» Extracted information
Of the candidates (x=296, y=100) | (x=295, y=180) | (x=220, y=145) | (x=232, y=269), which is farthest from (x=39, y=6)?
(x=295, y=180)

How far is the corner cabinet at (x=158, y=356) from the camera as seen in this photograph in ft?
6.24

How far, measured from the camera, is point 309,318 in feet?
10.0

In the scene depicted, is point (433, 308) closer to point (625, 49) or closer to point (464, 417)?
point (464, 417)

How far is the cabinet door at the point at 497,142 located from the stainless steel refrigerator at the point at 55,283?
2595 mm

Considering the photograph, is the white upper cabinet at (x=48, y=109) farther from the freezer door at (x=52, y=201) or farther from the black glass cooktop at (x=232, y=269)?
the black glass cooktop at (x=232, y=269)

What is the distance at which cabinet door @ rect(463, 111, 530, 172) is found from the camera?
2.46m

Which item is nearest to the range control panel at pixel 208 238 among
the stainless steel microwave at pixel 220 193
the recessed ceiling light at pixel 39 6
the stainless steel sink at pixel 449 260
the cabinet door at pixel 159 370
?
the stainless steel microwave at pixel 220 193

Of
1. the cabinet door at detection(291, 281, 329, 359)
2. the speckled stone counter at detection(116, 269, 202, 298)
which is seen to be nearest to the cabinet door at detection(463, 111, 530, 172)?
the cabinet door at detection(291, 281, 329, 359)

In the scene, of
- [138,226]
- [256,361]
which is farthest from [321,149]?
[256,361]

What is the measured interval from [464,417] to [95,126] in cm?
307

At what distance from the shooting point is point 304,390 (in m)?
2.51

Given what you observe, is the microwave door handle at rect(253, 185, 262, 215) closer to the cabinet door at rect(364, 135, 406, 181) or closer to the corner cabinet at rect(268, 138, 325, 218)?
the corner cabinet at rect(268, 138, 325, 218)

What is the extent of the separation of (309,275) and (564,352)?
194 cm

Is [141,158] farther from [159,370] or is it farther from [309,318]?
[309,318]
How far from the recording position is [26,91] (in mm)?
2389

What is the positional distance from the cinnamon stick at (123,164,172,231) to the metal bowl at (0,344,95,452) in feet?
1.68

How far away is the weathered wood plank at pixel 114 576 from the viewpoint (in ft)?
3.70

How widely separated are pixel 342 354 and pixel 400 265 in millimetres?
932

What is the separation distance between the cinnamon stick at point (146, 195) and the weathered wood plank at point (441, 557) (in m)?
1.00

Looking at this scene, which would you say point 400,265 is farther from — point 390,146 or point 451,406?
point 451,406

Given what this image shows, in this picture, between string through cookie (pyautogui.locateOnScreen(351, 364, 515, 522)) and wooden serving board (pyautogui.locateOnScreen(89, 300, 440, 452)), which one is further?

» Given instruction
Repeat all the entries exactly as given.

» The completed task
Of the candidates (x=296, y=100) | (x=295, y=180) | (x=220, y=145) | (x=232, y=269), which is farthest from (x=39, y=6)?
(x=295, y=180)

How far is the corner cabinet at (x=158, y=356) from the camera as seen in this photograph in ft?
6.24

How far, measured from the camera, is point 309,318 in feet?
10.0

In the scene depicted, is point (433, 308) closer to point (625, 49) or closer to point (464, 417)?
point (464, 417)

How far is the cabinet door at the point at 497,142 located from the stainless steel refrigerator at the point at 55,283?
2595 mm

Considering the photograph, is the white upper cabinet at (x=48, y=109) farther from the freezer door at (x=52, y=201) or farther from the black glass cooktop at (x=232, y=269)?
the black glass cooktop at (x=232, y=269)

What is the distance at which cabinet door @ rect(463, 111, 530, 172) is found from the camera?
2.46m

Which item is nearest to the range control panel at pixel 208 238 among
the stainless steel microwave at pixel 220 193
the recessed ceiling light at pixel 39 6
the stainless steel sink at pixel 449 260
the cabinet door at pixel 159 370
?
the stainless steel microwave at pixel 220 193

Of
1. the cabinet door at detection(291, 281, 329, 359)
2. the speckled stone counter at detection(116, 269, 202, 298)
which is seen to be nearest to the cabinet door at detection(463, 111, 530, 172)?
the cabinet door at detection(291, 281, 329, 359)

In the scene, of
- [138,226]
- [256,361]
which is farthest from [321,149]?
[256,361]

What is the measured interval from [464,417] to [95,126] in cm?
307

At what distance from the shooting point is point 304,390 (in m)?
2.51

Given what you observe, is the microwave door handle at rect(253, 185, 262, 215) closer to the cabinet door at rect(364, 135, 406, 181) or closer to the corner cabinet at rect(268, 138, 325, 218)?
the corner cabinet at rect(268, 138, 325, 218)

What is the extent of the separation of (309,275) and (564,352)?
194 cm

Is [141,158] farther from [159,370] or is it farther from [309,318]?
[309,318]
How far from the recording position is [26,91] (in mm)?
2389

What is the positional distance from the cinnamon stick at (123,164,172,231) to the metal bowl at (0,344,95,452) in feet?
1.68

How far away is the weathered wood plank at pixel 114 576 from the viewpoint (in ft)?
3.70

How widely separated are pixel 342 354 and pixel 400 265 in millimetres?
932

What is the separation distance between the cinnamon stick at point (146, 195) and the weathered wood plank at point (441, 557) (in m)?
1.00

Looking at this scene, which would you say point 400,265 is farther from — point 390,146 or point 451,406?
point 451,406

Given what this image shows, in this picture, between string through cookie (pyautogui.locateOnScreen(351, 364, 515, 522)) and wooden serving board (pyautogui.locateOnScreen(89, 300, 440, 452)), which one is further?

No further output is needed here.